Okay, here's my idea. You write about what you would most like to see happen tonight, but not in prediction form. Write as a sports column, as a fan watching the game, as Greg Marshall's internal monologue*, anything like that.
Oh, and "We get a win" doesn't count, because everyone knows that one. Here's mine...
[i]He knew the ball was coming to him. Hell, everyone in the stadium knew the ball was coming to him. The Calgary fans were on their feet, cheering and screaming, just trying to make it hard for him to hear the snap. They could try all they wanted - he knew that when the ball was snapped, he'd feel it, sense it, know it was his time.
As the seconds on the play clock ticked down, his muscles tensed. He glanced down to check his footing and realized that there was a trail of blood running down the middle of his once-white jersey, neatly separating two number "3"s. Whose blood? His? He didn't even know. He didn't feel injured. He didn't feel the bruises he knew he had from hurling himself at linemen, from plowing into the confused mass of bodies in short yardage, from the tackles - two or even three enemies - that dragged him down to the turf. He just felt an inner calm. Everything had gone as it was supposed to, and now, with the game on the line, it was his time.
Jamie had hit from all over the field - one from almost fifty. He had been possessed out there. Maas was calm, calm for Maas anyway, and had shredded the Calgary backfield. Ranek was playing hurt, and though he refused to show it on the field, his face was just a little too pale. Nonetheless, he had gotten some yards, kept the enemy honest. And those jokers on the other side of the ball... well, the defence had been good, very good. Receivers either blanket covered, or viciously hammered when they touched the ball. Reynolds had taken huge hits, once from Hitch and another from Belli, and left the game early. If it wasn't for Burris playing absolutely on fire, this game would have been in the bag back at the half. Game? Who was he kidding - it had been a war. Two teams, both desperate for a win, refusing to give an inch.
Then it was time. He felt it, like an electric jolt - the way the line suddenly erupted with the impact of defensive and offensive lines connecting, the sudden surge in the crowd as they yelled harder and crained for a better look and giving the impression that they were about to flood onto the field, the flash as the receivers to the outside took off in an effort to draw some pressure away. Away from him. He threw himself forward.

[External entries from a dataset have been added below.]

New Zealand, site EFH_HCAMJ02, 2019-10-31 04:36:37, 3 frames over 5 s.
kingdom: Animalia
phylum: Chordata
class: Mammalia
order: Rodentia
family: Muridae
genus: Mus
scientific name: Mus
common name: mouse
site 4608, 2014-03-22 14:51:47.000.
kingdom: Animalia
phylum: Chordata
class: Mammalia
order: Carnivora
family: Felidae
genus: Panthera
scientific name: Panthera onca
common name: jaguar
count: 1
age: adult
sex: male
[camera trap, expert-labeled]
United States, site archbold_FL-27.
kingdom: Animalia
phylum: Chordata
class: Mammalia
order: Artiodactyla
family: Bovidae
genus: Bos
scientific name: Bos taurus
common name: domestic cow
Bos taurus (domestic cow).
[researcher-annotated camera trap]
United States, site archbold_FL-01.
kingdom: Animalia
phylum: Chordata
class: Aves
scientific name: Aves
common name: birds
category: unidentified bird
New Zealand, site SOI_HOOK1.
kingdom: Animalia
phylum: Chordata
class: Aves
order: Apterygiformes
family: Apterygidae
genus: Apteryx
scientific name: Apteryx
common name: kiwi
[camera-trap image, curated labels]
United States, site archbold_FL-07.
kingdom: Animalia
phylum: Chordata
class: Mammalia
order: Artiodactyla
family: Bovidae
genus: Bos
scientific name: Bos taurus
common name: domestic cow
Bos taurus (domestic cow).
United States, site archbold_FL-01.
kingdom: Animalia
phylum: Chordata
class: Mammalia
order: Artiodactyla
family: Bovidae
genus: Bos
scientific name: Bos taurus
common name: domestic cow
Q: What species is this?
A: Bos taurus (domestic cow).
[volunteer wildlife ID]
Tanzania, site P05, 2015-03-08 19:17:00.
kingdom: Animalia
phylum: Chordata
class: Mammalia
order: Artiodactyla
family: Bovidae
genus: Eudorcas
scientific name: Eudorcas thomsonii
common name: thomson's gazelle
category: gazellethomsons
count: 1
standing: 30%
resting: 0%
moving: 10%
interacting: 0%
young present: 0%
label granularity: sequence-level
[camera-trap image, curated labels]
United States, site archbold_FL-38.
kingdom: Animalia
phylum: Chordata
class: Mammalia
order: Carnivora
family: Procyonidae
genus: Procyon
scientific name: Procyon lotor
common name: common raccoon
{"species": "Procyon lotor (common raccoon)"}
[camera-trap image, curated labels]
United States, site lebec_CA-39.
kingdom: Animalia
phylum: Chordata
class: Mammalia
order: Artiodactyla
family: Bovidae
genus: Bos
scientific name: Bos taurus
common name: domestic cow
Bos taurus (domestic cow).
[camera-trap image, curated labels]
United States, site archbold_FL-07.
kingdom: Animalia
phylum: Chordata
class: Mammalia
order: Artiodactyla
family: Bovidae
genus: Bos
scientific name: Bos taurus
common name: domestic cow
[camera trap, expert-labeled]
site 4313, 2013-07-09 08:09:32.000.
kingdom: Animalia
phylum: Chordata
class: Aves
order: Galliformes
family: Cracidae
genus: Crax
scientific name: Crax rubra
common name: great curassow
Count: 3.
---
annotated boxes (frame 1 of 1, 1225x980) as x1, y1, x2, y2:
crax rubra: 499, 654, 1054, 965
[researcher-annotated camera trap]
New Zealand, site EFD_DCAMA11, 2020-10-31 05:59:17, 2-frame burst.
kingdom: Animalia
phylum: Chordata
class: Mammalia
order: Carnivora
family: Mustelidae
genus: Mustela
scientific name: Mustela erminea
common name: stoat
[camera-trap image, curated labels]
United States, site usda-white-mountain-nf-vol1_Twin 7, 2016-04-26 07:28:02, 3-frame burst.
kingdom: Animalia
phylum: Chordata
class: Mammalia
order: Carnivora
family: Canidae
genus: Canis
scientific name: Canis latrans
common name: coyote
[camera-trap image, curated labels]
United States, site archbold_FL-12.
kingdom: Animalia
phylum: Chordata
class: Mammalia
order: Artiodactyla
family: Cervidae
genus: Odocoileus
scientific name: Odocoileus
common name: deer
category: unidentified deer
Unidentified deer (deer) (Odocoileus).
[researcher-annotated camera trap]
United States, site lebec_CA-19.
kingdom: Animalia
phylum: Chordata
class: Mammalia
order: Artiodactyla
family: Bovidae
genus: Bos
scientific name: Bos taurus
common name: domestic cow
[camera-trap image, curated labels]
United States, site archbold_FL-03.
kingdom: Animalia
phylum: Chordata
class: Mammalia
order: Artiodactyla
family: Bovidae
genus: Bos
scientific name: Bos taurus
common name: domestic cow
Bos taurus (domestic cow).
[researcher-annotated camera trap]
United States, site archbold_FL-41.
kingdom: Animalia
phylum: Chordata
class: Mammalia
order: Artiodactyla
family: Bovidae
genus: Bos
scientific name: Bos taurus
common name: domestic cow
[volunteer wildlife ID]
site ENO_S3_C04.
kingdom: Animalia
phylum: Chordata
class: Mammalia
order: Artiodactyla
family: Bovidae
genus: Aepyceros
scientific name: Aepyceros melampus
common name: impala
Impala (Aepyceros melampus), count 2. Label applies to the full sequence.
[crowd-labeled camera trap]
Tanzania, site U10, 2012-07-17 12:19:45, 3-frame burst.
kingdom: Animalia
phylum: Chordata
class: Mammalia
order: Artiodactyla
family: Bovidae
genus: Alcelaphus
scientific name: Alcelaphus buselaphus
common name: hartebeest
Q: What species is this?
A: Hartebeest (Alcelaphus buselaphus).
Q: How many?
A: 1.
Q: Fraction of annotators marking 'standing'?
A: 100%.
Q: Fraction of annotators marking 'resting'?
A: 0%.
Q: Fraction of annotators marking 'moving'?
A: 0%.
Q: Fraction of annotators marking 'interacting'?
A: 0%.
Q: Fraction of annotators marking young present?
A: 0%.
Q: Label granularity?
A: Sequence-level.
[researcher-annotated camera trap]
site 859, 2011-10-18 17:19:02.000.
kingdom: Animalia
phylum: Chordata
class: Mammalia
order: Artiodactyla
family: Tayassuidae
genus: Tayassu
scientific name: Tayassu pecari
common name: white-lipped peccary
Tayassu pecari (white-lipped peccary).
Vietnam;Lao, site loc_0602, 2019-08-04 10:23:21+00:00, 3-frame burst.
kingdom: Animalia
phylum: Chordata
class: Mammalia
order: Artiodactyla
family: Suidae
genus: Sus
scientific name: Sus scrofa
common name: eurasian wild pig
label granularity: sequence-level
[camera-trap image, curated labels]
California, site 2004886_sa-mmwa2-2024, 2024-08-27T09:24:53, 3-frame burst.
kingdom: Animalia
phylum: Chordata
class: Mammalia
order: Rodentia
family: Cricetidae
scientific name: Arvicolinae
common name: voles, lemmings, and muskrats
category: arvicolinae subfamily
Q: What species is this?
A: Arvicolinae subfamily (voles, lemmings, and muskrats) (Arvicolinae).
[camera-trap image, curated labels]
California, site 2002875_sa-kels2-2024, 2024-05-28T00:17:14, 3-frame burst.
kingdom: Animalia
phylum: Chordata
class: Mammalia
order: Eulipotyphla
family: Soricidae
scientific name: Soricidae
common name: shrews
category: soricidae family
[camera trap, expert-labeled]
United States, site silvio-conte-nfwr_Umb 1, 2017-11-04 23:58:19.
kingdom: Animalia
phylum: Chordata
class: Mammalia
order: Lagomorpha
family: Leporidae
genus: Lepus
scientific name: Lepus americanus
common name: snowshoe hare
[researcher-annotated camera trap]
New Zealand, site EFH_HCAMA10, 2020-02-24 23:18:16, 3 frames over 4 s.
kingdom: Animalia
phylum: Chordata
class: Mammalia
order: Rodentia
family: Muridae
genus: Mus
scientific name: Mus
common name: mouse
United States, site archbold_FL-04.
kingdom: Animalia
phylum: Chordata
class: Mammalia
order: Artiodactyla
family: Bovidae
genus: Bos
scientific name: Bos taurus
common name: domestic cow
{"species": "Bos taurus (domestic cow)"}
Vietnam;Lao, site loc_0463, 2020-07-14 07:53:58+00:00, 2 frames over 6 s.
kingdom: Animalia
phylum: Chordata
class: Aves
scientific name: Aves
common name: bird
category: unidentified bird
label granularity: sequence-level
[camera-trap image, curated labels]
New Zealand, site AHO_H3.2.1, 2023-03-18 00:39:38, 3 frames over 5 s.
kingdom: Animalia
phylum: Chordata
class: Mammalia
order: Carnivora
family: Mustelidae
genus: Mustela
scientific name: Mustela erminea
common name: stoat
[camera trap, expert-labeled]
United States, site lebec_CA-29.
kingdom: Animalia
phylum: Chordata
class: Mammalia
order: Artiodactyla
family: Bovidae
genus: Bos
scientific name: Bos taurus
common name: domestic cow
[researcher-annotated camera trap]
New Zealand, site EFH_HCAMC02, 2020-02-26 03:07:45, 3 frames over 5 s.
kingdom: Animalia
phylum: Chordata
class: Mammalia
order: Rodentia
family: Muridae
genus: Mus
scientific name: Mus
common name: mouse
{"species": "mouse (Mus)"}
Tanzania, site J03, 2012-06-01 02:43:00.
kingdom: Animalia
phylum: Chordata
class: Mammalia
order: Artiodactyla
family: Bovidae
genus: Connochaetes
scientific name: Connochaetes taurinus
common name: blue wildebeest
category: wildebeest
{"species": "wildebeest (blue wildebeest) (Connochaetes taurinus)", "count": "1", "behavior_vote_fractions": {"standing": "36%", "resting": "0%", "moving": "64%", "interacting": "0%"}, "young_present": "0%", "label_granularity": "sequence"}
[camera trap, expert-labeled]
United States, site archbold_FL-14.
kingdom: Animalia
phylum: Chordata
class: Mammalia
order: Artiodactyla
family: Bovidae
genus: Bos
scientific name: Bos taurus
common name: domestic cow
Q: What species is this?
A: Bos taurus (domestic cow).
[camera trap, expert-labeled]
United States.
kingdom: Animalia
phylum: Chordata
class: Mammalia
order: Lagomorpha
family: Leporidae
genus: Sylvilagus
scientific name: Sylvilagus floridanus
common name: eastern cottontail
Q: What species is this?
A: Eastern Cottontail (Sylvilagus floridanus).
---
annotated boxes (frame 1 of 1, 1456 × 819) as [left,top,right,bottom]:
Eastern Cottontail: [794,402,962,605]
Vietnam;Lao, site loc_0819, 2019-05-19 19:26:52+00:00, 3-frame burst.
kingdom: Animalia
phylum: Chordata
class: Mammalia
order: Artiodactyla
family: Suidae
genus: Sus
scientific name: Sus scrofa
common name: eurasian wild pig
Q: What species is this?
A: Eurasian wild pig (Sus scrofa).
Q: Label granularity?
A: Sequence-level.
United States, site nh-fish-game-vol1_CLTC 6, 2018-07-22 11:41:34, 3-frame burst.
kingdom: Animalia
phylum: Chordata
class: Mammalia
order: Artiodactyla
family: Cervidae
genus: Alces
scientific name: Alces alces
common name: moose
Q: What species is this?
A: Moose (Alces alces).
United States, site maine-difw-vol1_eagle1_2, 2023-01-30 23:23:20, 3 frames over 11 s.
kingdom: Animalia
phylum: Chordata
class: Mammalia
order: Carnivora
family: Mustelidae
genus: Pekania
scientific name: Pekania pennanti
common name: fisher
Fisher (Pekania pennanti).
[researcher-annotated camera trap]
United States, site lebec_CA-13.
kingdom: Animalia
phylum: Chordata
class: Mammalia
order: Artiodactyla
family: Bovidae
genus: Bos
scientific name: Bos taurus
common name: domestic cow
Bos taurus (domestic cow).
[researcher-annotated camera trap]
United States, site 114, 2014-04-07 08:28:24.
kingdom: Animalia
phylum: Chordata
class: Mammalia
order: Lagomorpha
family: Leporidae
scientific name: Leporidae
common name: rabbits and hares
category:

Maas turned, and suddenly the ball was in his hands, perfectly transitioned. Like poetry. He felt the rythm of his feet hitting the turf like every step could cause an earthquake. The line loomed in front of him. No opening. A smile flitted across his face - he didn't need one. He almost never did. Lowering his shoulders, he aimed directly at the point where two of his teammates were one-on-one with two red-clad warriors bent on keeping him out of the endzone. It was time to make it a three-on-two.
In a flash, it was over. He found himself looking down at the ground, and thought that he was injured because all he could see was red. Then he realized that he had made it into the endzone, where the red field paint told him that the game was over. Just like that, with no time left on the clock, he had changed a four-point deficeit into a two-point win, simply by moving the ball two yards. And then he was in the air, and on his feet, his teammates hugging him, slapping his helmet. Maas grabbed his facemask, and screamed over the din, "We did it, Rads! We did it!"
Okay, your turn.
*Did you know that Chuck Palahniuk (author of Fight Club) once wrote a book that included chapters from the perspective of the main character's tape worm? Seriously!